Rein aus Fahrer-Perspektive mag Verstappen aber natürlich nachvollziehbare Argumente vorbringen. Denn wenn der Fahrer dieses Jahr Unterschiede macht, sind diese oft direkt an das Energie-Management gekoppelt. Erfolg hat jener, der sich dem Energiemanagement-Profil besonders gut annähert. Ein Thema, über das sich auch andere Top-Qualifier wie Charles Leclerc, die eigentlich nur am Grip-Limit fahren wollen, wiederholt beschwert haben.

So wurde das Thema auch am Samstag McLaren-Teamchef Andrea Stella vorgelegt - aber mit der Frage, ob die Autos denn schwierig zu fahren seien. Ja, das sind sie, argumentiert Stella: "In den Kurven wegen des wenigen Grips, des reduzierten Abtriebs, der kleineren Reifen, und auf den Geraden wegen des inkonstanten Deployments, oder dass du plötzliches Superclipping vor dem Bremspunkt hast und deine Brems-Referenz verlierst, oder manchmal in schnellen Kurven zu früh ans Gas gehst und später Deployment verlierst."

George Russell am Samstag bei der Formel 1 in den Niederlanden
Schnelle Kurven - nicht für die 2026er-Motoren gemacht, Foto: IMAGO / ABACAPRESS

Einiges davon hat sich seit Saisonbeginn verbessert. "Trotzdem beziehen sich die Fahrer nach dem Qualifying auf Elemente der Power Unit, welche die Konstanz beim Finden des Limits beeinflussen", so Stella. Und dass die Autos fundamental weniger Grip haben als die Ground-Effect-Autos macht sie besonders beim Beschleunigen - wo sie zugleich mehr Leistung haben - schwieriger zu fahren als die Vorgänger.

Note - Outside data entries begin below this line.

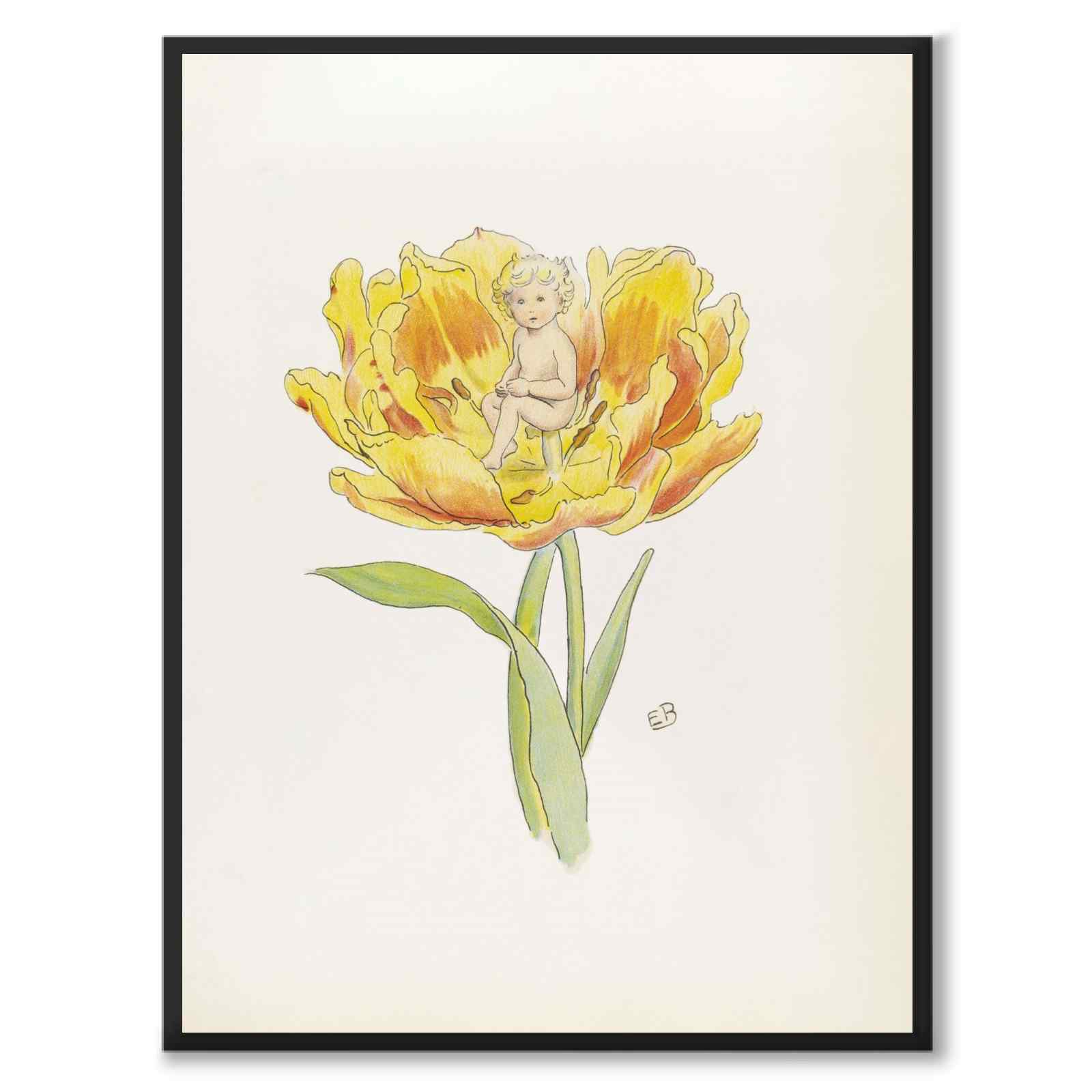 Thumbelina as a poster for a children’s room from Historly – full image without white border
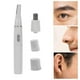 thumbnail image 3 of Recortador de cejas y nariz 2 en 1, cuchillas profesionales enjuagables, multifunción, peine eléctrico para cejas, para viajes, limpieza facial, removedor para mujeres y hombres. blanco, 3 of 9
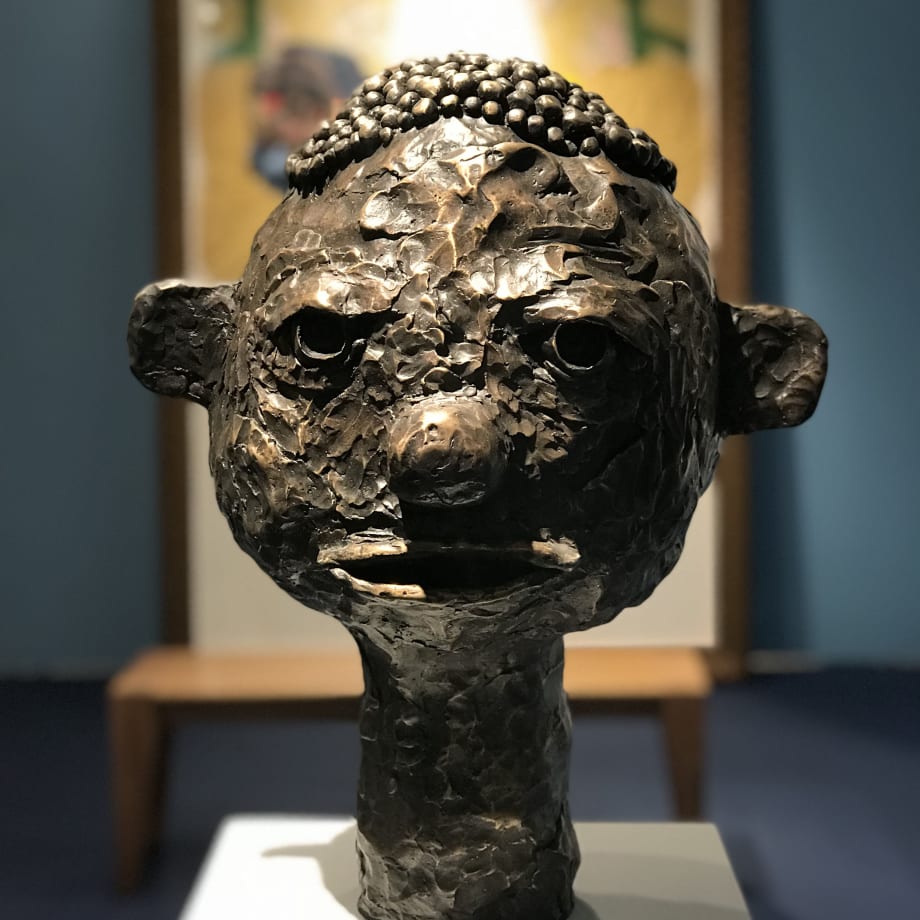 Clotilde Jiménez, Black Boy Head, 2018 Installation view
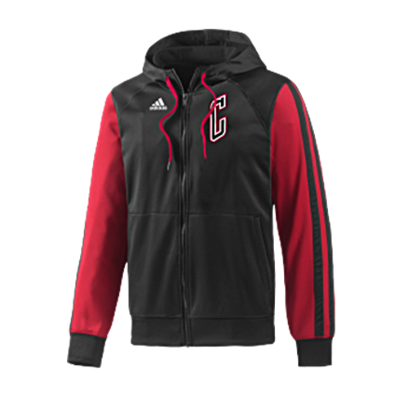 Adidas Sudadera Niño Capucha FZ Chicago Bulls (negro/rojo)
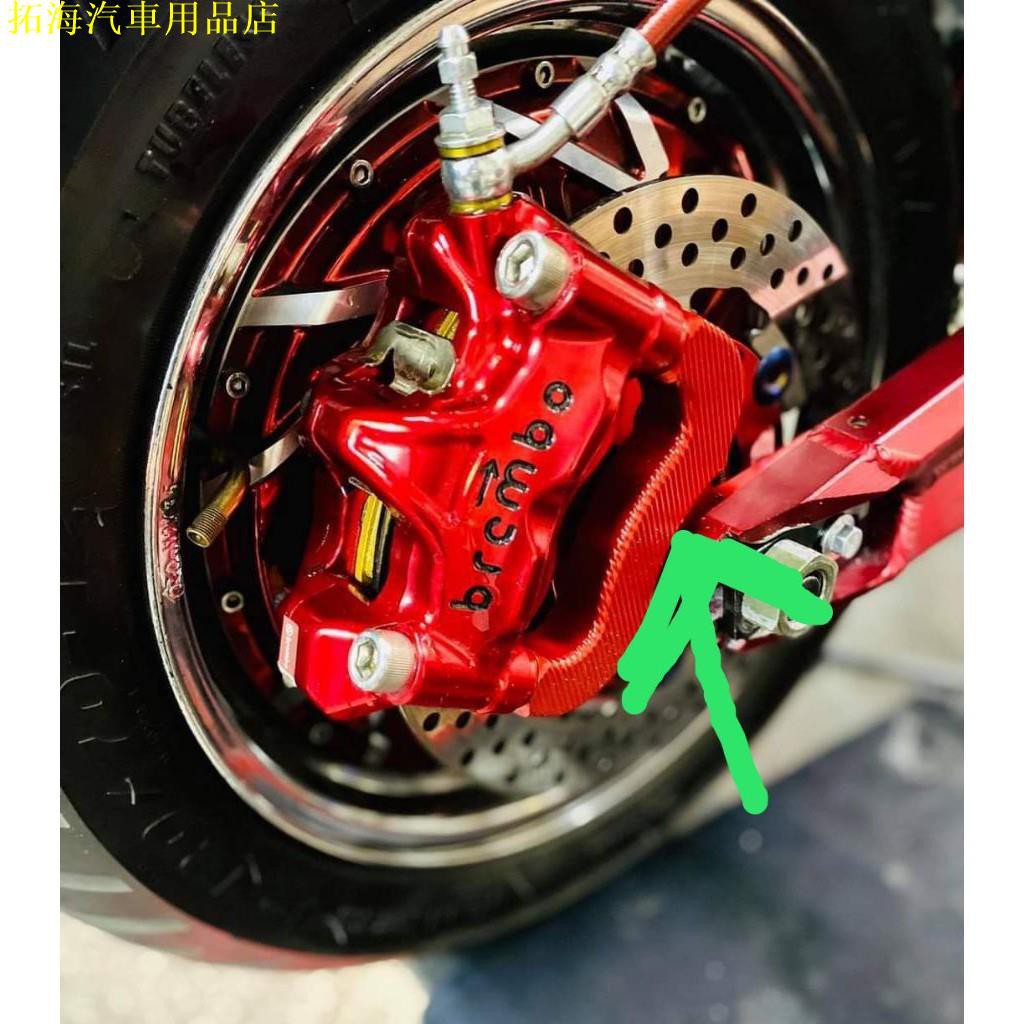 一手貨源~Brembo大輻射HF2四活塞剎車卡鉗 BWS 驃騎 戰速 鬼火 小龜電摩改裝下泵 鏈接碼 涼介汽車用品店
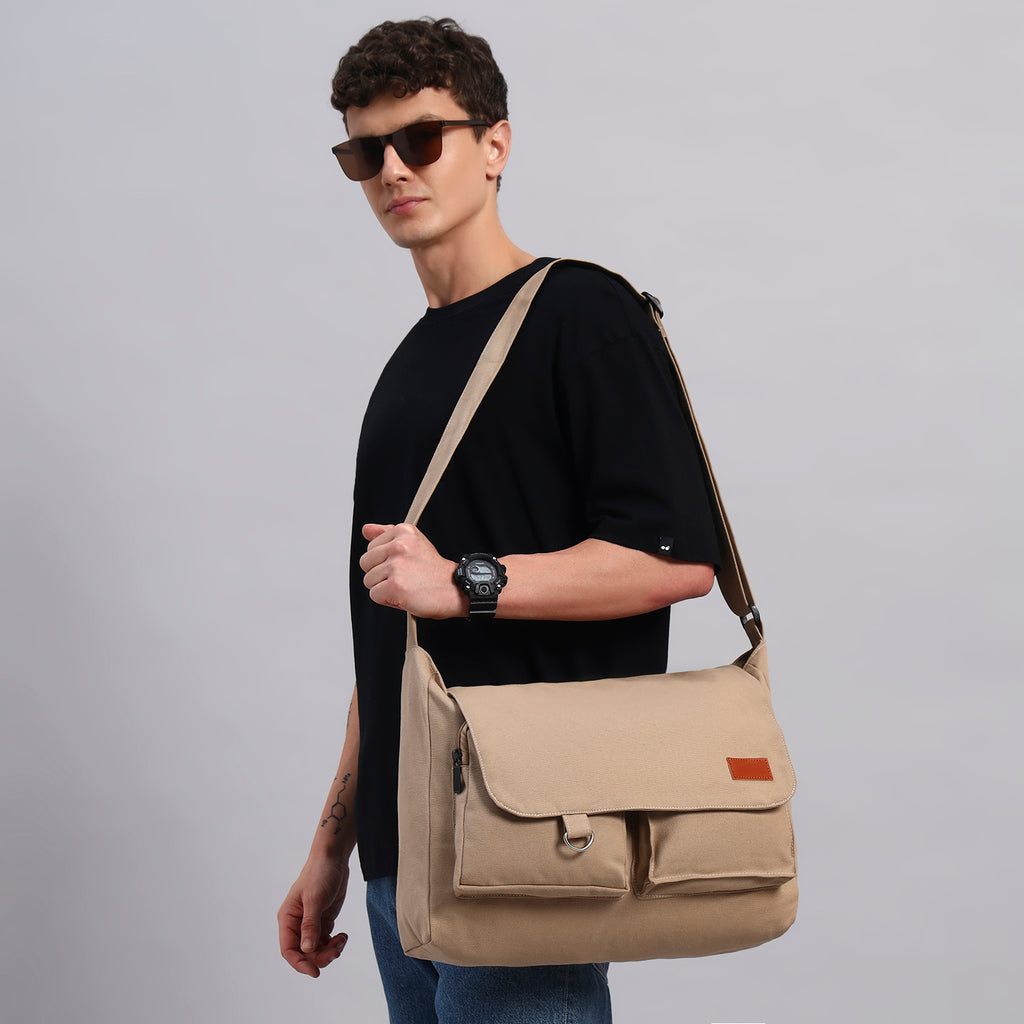 Beige Letter Bag
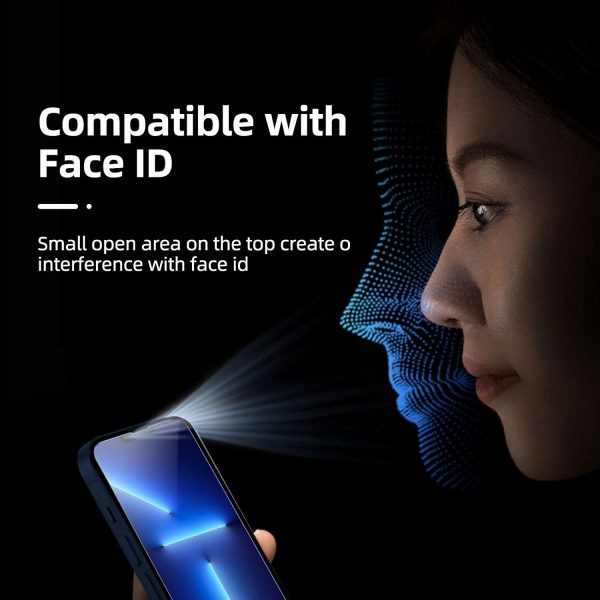 NEW'C 3 Pack Designed for iPhone 14, iPhone 13, iPhone 13 Pro (6.1 inches) Screen Protector Tempered Glass,Case Friendly Scratch-proof, Bubble Free, Ultra Resistant - Image 7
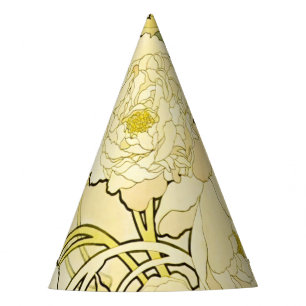 Chapeaux De Fètes Alphonse Mucha Pivoines Motif Floral Art Nouveau
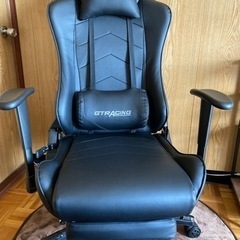 引き取り限定 ゲーミングチェア GTRACINGオットマン付き GT901BLACK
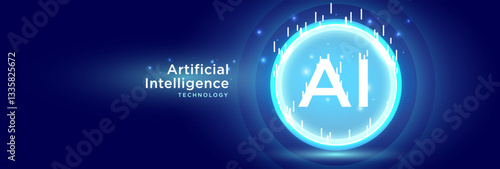The concept of AI artificial intelligence technology background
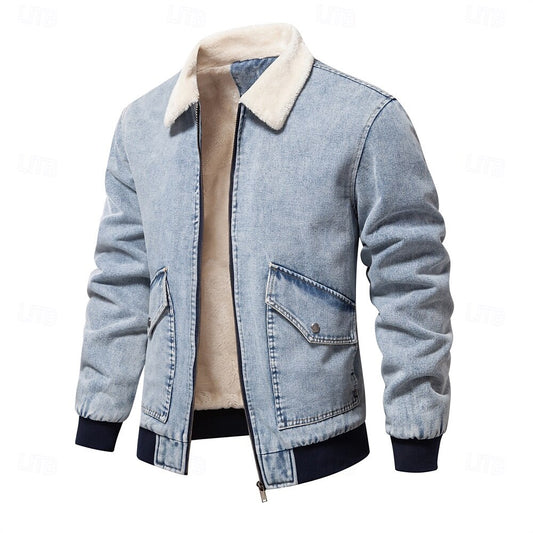 Winter Coat Denim Jacket - oukumen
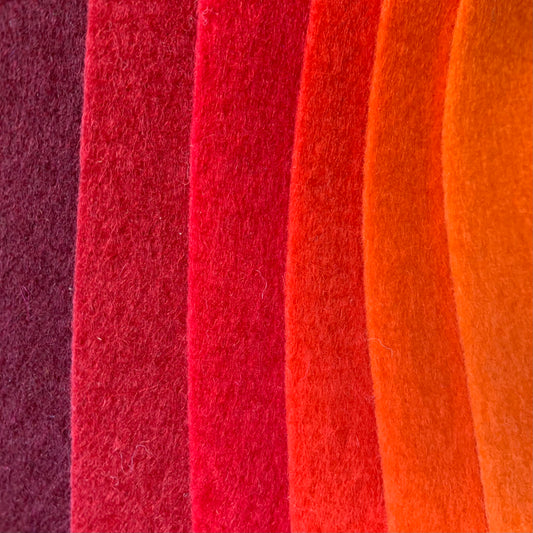 Wool Felt - red and orange shades
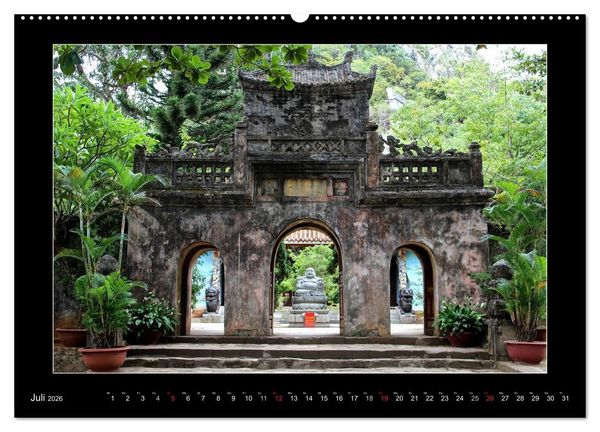Produktbild: Vietnam &ndash; Land der Kontraste 2026 (hochwertiger Premium Wandkalender 2026 DIN A2 quer), Kunstdruck in Hochglanz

Schwierig zu fahrendes Formel-1-Auto? Ein schwieriges Thema

Aber hängt das mit Verstappens Kritik nicht nur bedingt zusammen? Die Autos mögen schwierig in bestimmten Phasen zu fahren sein, aber nicht in allen Phasen. Teile der Herausforderung, besonders das Suchen des Limits in Highspeed-Kurven, wurden eliminiert. Wenn es nur mehr in langsamen Kurven und beim Beschleunigen schwierig ist, nicht aber im Highspeed, dann mag das für viele Fahrer unter dem Strich die Autos "einfacher" machen.

Denn grundsätzlich ist es schwieriger, bei hohem Tempo das Limit zu finden. Man hat weniger Zeit für Entscheidungen und Reaktionen und wird härter für Fehltritte bestraft. Einen langsamen Rutscher in Zandvoort in der Schikane zu riskieren ist nicht das Gleiche wie einen Higshpeed-Quersteher in Scheivlak zu provozieren, auch wenn der langsame Rutscher unter dem Strich mehr Zeit kostet.

Letztendlich waren es meist die fahrerischen Entscheidungen in Highspeed-Kurven und die spätestmöglichen Bremspunkte am Grip-Limit, mit denen die besten Qualifying-Piloten noch eine Zehntel von ihrer Rundenzeit abschabten und sich in der Vergangenheit vom Rest abhoben. Genau das sind Elemente, die 2026 größtenteils neutralisiert wurden. So mögen die Autos weiterhin schwierig zu fahren sein - aber die besten Fahrer können nicht mehr auf dem gleichen Niveau einen Unterschied machen wie einst.